▶ [EXERCISE TASKS]
(1) From the woodworking class post, list every span of clock times it gives.
(2) Reproduce the woodworking class post word for word from "Tuesday, April 20, 2010" to "quite so stressful.".

▶ [EXTRACTED TEXT]
####################

Tuesday, April 20, 2010

Walnut was the most popular choice this semester.

About a decade ago, give or take a year or two, I registered for a woodworking class. I took a LOT of unnecessary electives while I was getting my bachelor’s degree (the one semester I only took classes required for my major and minor was the most miserable semester ever), because I have wide-ranging interest and because I like having “fun classes” to help me relax. Although I love wood and had had some prior woodshop class experience, that did not end up being a fun class. Just a few weeks into the semester, I was overwhelmed and stressed out by all that was required for the class, and tearfully withdrew from the class. When the teacher signed the card allowing me to drop the class, he told me I should come back and try the class again when life wasn’t quite so stressful.

“Less stressful” is, of course, a relative term. However, having finished all the courses for my master’s degree and just needing to finish up my thesis, this semester seemed like a good time to follow the woodworking teacher’s advice and come back and try the class again. I enrolled, this time already knowing what was expected in the class (the requirements have not really changed in the past 10 years). The class was on Tuesdays and Thursdays from 8 in the morning to 11. Yeah. Pretty sure that’s the only time I have ever voluntarily enrolled in an 8 am class. Lab times when we could work on our projects and assignments were Tuesdays and Thursdays from 7-10 pm. Do the math, add in that on Thursdays I had to stick around to TA a 3-5 lab, and you will see that I had some very very long days on campus this semester!

####################

▶ [SOURCE EXCERPT]
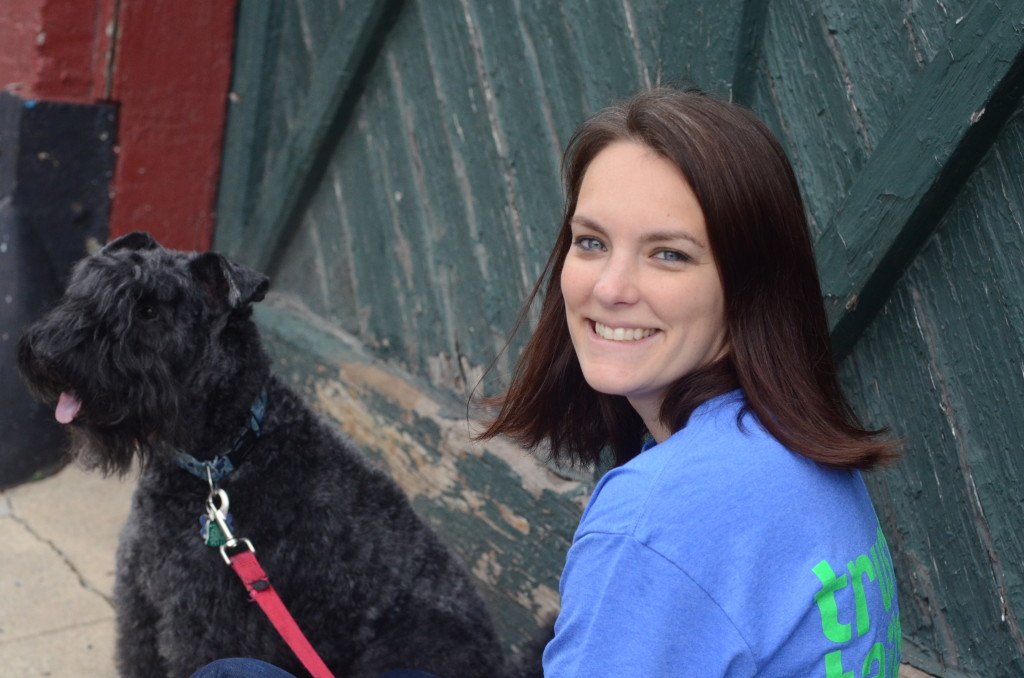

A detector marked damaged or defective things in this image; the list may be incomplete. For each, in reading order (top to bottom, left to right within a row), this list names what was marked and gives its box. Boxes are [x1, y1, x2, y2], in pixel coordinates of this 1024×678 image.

cracked pavement [0, 464, 135, 675]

####################

▶ [RESPONSES]
(1)
- 8 in the morning to 11
- 7-10 pm
- 3-5

(2)
Tuesday, April 20, 2010

Walnut was the most popular choice this semester.

About a decade ago, give or take a year or two, I registered for a woodworking class. I took a LOT of unnecessary electives while I was getting my bachelor’s degree (the one semester I only took classes required for my major and minor was the most miserable semester ever), because I have wide-ranging interest and because I like having “fun classes” to help me relax. Although I love wood and had had some prior woodshop class experience, that did not end up being a fun class. Just a few weeks into the semester, I was overwhelmed and stressed out by all that was required for the class, and tearfully withdrew from the class. When the teacher signed the card allowing me to drop the class, he told me I should come back and try the class again when life wasn’t quite so stressful.